The authors use CV to calculate the error on telomere length. This will bias error to be larger at larger means. We have shown how this can be a problem for other reasons as well in the two commentaries cited above (and in the responses on this actually others have argued the same). For this work, specifically, however the use of CV is very problematic to the degree that could negate some of the findings the authors report on the power calculations. The use of CV will bias error to higher means of TL, as the sd calculated to draw the error from is dependent on the mean. Hence the individuals that show lengthening, with thus higher means, will have substantially higher error (the magnitude of this effect will be determined by the sd of TL in the population), and true elongation will thus be a lot harder to estimate. Also the residual method we use to get the measurement error assumes random normally distributed error (which can be checked by the user of our methods, and we make clear this is an assumption), which in this case will not be true as error will be correlated to the mean.
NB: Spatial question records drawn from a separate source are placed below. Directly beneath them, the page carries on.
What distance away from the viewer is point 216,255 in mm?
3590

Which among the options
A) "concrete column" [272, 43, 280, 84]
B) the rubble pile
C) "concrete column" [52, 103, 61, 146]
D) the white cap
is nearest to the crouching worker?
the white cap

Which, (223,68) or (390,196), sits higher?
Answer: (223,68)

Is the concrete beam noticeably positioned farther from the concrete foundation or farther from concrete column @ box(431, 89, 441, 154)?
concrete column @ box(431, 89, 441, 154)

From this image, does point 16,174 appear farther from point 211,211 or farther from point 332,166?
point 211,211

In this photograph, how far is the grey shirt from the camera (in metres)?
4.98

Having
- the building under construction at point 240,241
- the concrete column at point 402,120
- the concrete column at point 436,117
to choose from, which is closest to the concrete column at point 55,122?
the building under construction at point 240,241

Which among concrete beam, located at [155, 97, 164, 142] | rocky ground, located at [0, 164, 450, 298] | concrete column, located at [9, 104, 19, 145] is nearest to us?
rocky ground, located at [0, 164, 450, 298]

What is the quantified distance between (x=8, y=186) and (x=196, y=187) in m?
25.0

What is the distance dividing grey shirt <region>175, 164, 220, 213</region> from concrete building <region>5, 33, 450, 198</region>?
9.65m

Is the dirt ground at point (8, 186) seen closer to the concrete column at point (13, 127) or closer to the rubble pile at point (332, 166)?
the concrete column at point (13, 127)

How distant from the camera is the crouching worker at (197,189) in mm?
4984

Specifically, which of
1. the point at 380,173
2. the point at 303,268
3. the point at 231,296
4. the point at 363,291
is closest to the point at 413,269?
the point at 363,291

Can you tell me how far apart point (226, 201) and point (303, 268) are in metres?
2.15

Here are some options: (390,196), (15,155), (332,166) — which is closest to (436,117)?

Comparison autocorrelation r=1 with our power analyses. It is clear the power analyses differ substantially, between our work and that presented here. My suspicion is that the erroneous use of CV will have contributed to this (see above). Also it has to be clear that this test case is with a parameterised model to human biology that might be debatable (see above) and it would be valuable to have a wider range or error versus slope variance as we did in our original paper. Actually we purposefully did not parameterise the simulated data we used for our power calculations in 2014 as it is the relative difference between error at every timepoint and the variance in slope that determines power (as the authors also observe and write in their manuscript now). Therefore, without knowledge of the relative variance of telomere lengthening such power analyses are only a proof of principle and a guide to the relative magnitude of effects that could be detected. I do not think the simulations by the authors as presented now (even with errors I outlined above corrected) could go far beyond this, without any additional inference from biology. Again, I feel that it is premature to dismiss the only (and I stress only) method available on the grounds of a power analysis that is parametrised on uncertain biology. Even if one assumes such parameterisation is quite certain, I think it will still be worthwhile to use the test, but knowing type II error is potentially large. Many formal tests are used that suffer from high type II error because alternatives are lacking.

Additional comments

-You write cellular ageing at line 52, as if telomeres are causally related to ageing and that therefore one might wish to reduce it. I disagree with that interpretation:
Simons MJP. Questioning causal involvement of telomeres in aging. Ageing Res Rev. 2015 Nov 1;24(Pt B):191–6. 
-Please use italics for in vivo
-line 152. I would do at least 1,000 tests to get a estimate of mean power from simulations.
-Line 127-128. This needs rephrasing I think (see above) and also needs to say that it will be hard to get true values as all will be subject to measurement error, especially for error prone methods such as qPCR.
-Line 171. True lengtheners yes, but the biological interpretation differs between your model and ours, see above.
-Line 194. Martin-Ruiz’s paper is problematic, see above.